Other countries require their citizens to prove that they no longer have any ties to the country before they can become exempt from worldwide taxation. This can often be done by showing proof of another nationality or by residing in a country that has a tax treaty with their home country. These countries include:
- Finland (3 years)
- Sweden (5 years for both citizens and foreigners who lived there for at least 10 years)
Turkey taxes its citizens who work abroad for the Turkish government or for Turkish companies unless their income has already been taxed by the country where it was earned. And, as mentioned, Myanmar technically still taxes all foreign income except salary but does not enforce the law.

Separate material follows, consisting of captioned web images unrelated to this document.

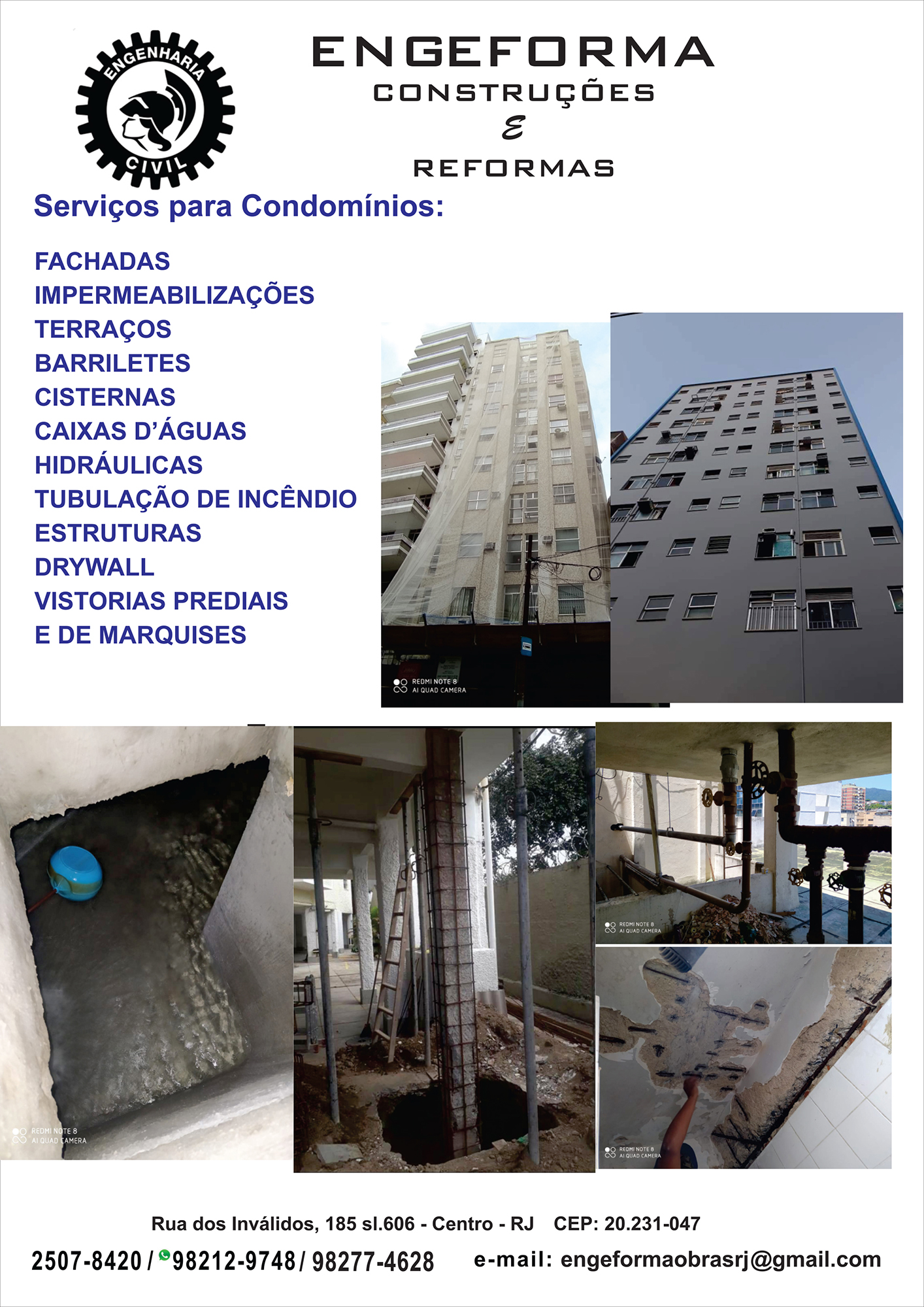 CONDOMINIO_P1.jpg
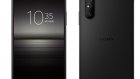 New Xperia 1 II with 12GB RAM and Frosted Black colour to launch in Japan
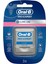 Diş Ipi Pro-Expert Clinic Line Hassas Dişler Için, 25 M 1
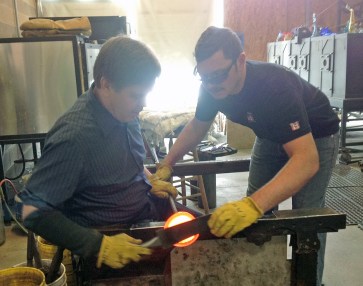 flattening-the-glass-me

China has also begun experimenting with citizenship-based taxation as it grows in power in an effort to reach more of its billionaire citizens who are moving offshore.
The Bottom Line
To date, no other country that has tried citizenship-based taxation has stuck with it. Many do not have the administrative capacity to enforce it, but others have chosen to discard it in times of reform when they were focusing on building stronger laws, more just governments, and more open economies.
The United States, on the other hand, has the power to enforce citizenship-based taxation and has little motivation to attempt the kind of drastic change that has enabled most other countries to abandon the practice.
You may be tempted to look at the list of countries that have made it out of the addictive grip of citizenship-based and hope that the United States will one day quit the system as well, but I caution such wishful thinking.
If you’re ready to be done with citizenship-based taxation and you’re not willing to sit around and wait for the US to change of its own accord, my suggestion would be to take care of what you can actually control: your citizenship.